Calif. Court Rules Against AT&T4/14/2006 5:14 AM Eastern
Cities are within their rights to demand a franchise of AT&T Inc. for its video service, according to a ruling from a judge in U.S. District Court for the Northern District of California.
The judge, however, did not rule specifically on whether Internet-protocol-delivered video is a cable service. But cities can pursue franchises because the action is not specifically precluded in the federal Cable Act, Judge Maxine Chesney wrote in a decision issued Friday.
The ruling is a blow to AT&T, which argued that its service -- which will deliver programming in data packets at the demand of consumers -- does not meet the definition of a cable service.

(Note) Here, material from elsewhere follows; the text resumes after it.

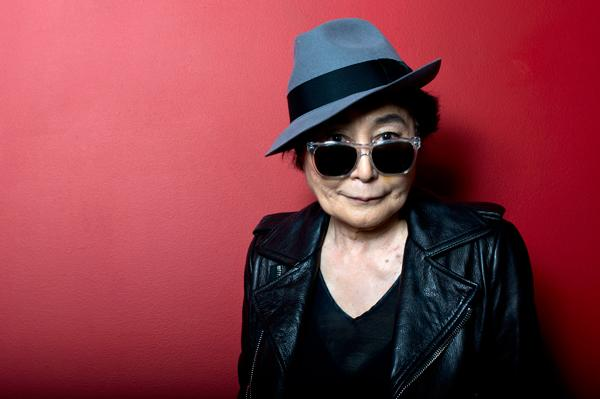 Yoko Ono Plans New Album for September Release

The company has challenged any attempts at franchising, filing this suit against Walnut Creek in California, as well as another city there, to go along with three suits in Illinois. AT&T argued that it has a right to deliver video under the authority given to it as a local-exchange carrier.
The dispute in this case arose when AT&T sought permits to place hardware in city-controlled rights of way. Walnut Creek issued the permits, but with the caveat that by accepting them, AT&T would be agreeing to enter later into a franchise agreement in advance of delivering video.
AT&T's suit alleged pre-emption of the city action by federal law, violations of the First Amendment and contracts policy, as well as state law violations. Chesney deferred the state arguments to state court. She dismissed the federal counts, but AT&T has 20 days to refile on those counts.